§ **How to complete this task**
Transcribe the passage of the repurchase agreement amendment from "NOW, THEREFORE, in" to "Section 2. Definitions.".

___ Document passage

AMENDMENT NO.1 TO

EX-10.46(A) 4 dex1046a.htm AMENDMENT NO. 1 TO MASTER REPURCHASE AGREEMENT Amendment No. 1 to Master Repurchase Agreement

Exhibit 10.46(a)

[EXECUTION COPY]

 

AMENDMENT NO. 1

 

TO

 

MASTER REPURCHASE AGREEMENT

 

THIS AMENDMENT NO. 1, made as of January 14, 2004 (“Amendment No. 1”), by and between BEAR STEARNS MORTGAGE CAPITAL CORPORATION (“Buyer”) and NC CAPITAL CORPORATION (“Seller”).

 

R E C I T A L S

 

WHEREAS, Buyer and Seller have previously entered into a Master Repurchase Agreement dated as of October 31, 2003 (the “Agreement”); and

 

WHEREAS, Buyer and Seller desire to make certain further modifications and amendments to the Agreement as described herein;

 

NOW, THEREFORE, in consideration of the mutual promises and covenants hereinafter set forth, and for other good and valuable consideration, the receipt and sufficiency of which is hereby acknowledged, the parties hereto agree as follows:

 

Section 1. Recitals. Buyer and Seller agree that the foregoing recitals are true and correct and are incorporated herein by reference.

 

Section 2. Definitions.

 

(a) Capitalized terms used herein and not otherwise defined shall have the meanings assigned in the Agreement. Capitalized terms used in the Agreement whose definitions are modified in this Amendment No. 1 shall, for all purposes of the Agreement, be deemed to have such modified definitions.

 

(b) The definition of “High Cost Loan” is hereby deleted in its entirety.

 

(c) The definition of “Eligible Loans” is hereby deleted and replaced in its entirety as follows:

 

“Eligible Loan”, means any Mortgage Loan which is determined in the reasonable judgement of Buyer to meet the criteria set forth in the Underwriting Guidelines or the Sub prime Underwriting Guidelines (subject, however, to the restriction described in the covenant of Seller set forth in Section 10(e)(xxi) hereof).

 


The following definitions are hereby added to the Agreement:

 

“Sub prime Mortgage Loan”, the Mortgage Loans described as “sub prime” in the Sub prime Underwriting Guidelines.

______
___ Supplied material

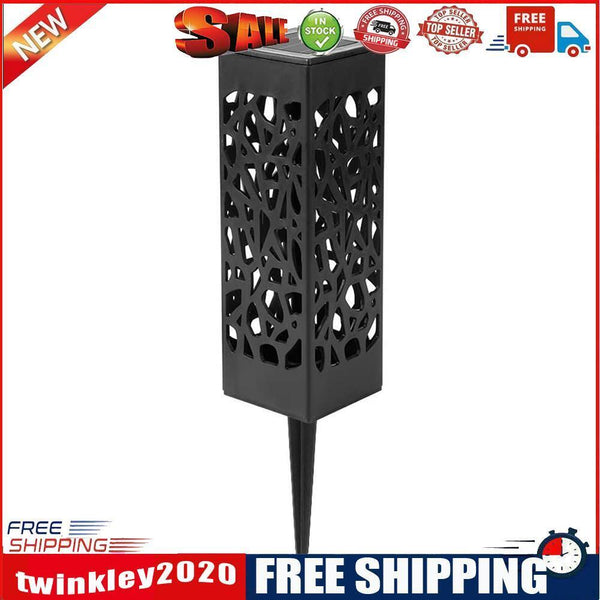 Solar Waterproof Hollow Lamp Lawn Stakes Sensor Garden Light (Warm White)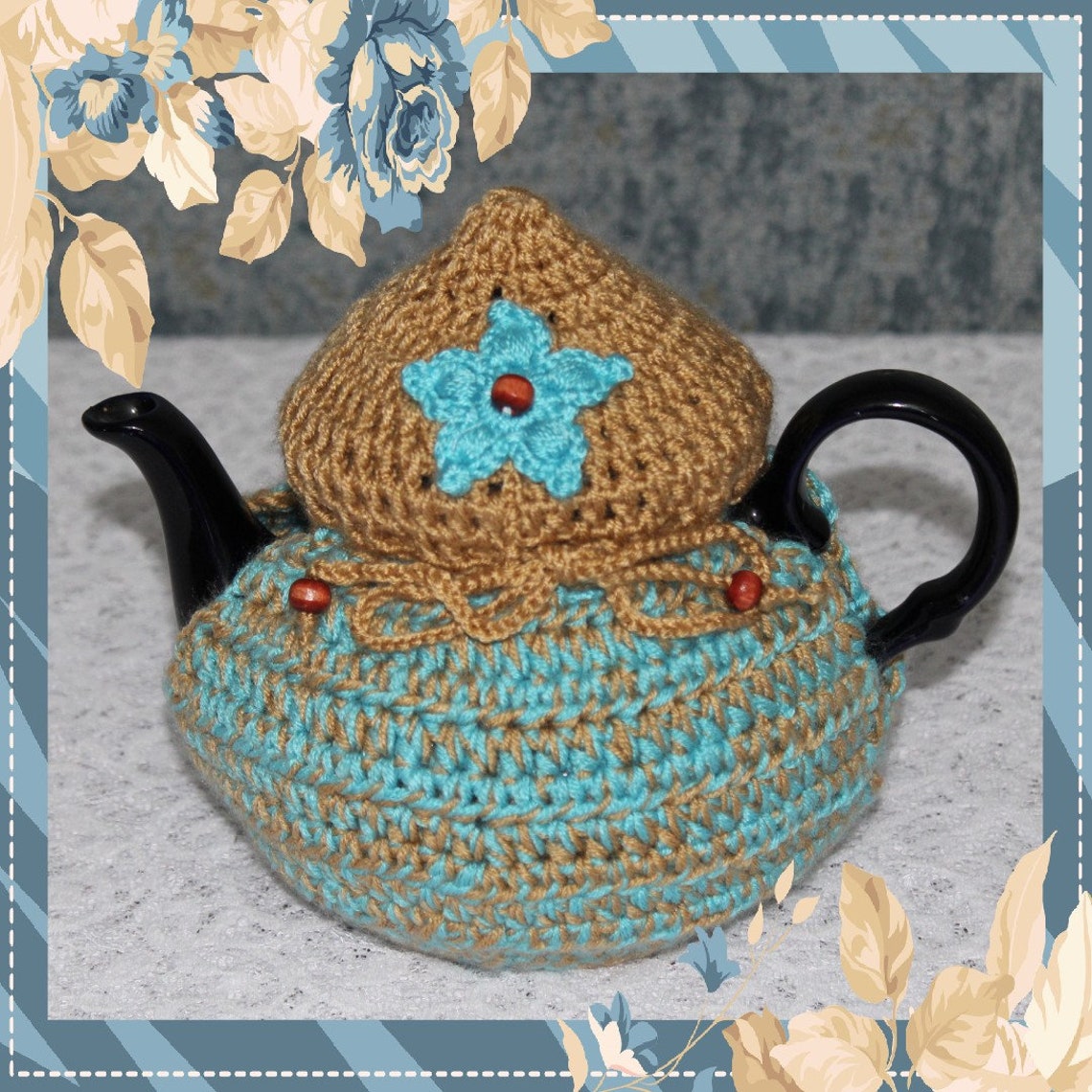 Teapot cozy crochet tea cosy fun tea cosie coffee cozy Etsy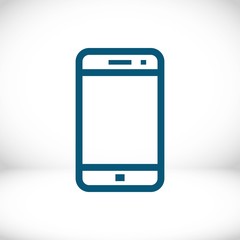 smartphone icon stock vector illustration flat design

______

§ **Solution to this exercise**
NOW, THEREFORE, in consideration of the mutual promises and covenants hereinafter set forth, and for other good and valuable consideration, the receipt and sufficiency of which is hereby acknowledged, the parties hereto agree as follows:

 

Section 1. Recitals. Buyer and Seller agree that the foregoing recitals are true and correct and are incorporated herein by reference.

 

Section 2. Definitions.